WORK TO COMPLETE
Copy each of the following records word for word, leaving all numbers, letters and punctuation unchanged.

DATASET ROWS
++++++++++
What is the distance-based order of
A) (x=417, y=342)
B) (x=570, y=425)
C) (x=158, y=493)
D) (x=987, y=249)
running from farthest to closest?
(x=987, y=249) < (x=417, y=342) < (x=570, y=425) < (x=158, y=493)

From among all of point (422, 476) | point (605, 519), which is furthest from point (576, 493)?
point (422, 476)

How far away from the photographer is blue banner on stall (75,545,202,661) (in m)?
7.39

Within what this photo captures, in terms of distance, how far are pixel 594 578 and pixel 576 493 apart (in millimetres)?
++++++++++
SOLUTION
What is the distance-based order of
A) (x=417, y=342)
B) (x=570, y=425)
C) (x=158, y=493)
D) (x=987, y=249)
running from farthest to closest?
(x=987, y=249) < (x=417, y=342) < (x=570, y=425) < (x=158, y=493)

From among all of point (422, 476) | point (605, 519), which is furthest from point (576, 493)?
point (422, 476)

How far away from the photographer is blue banner on stall (75,545,202,661) (in m)?
7.39

Within what this photo captures, in terms of distance, how far are pixel 594 578 and pixel 576 493 apart (in millimetres)?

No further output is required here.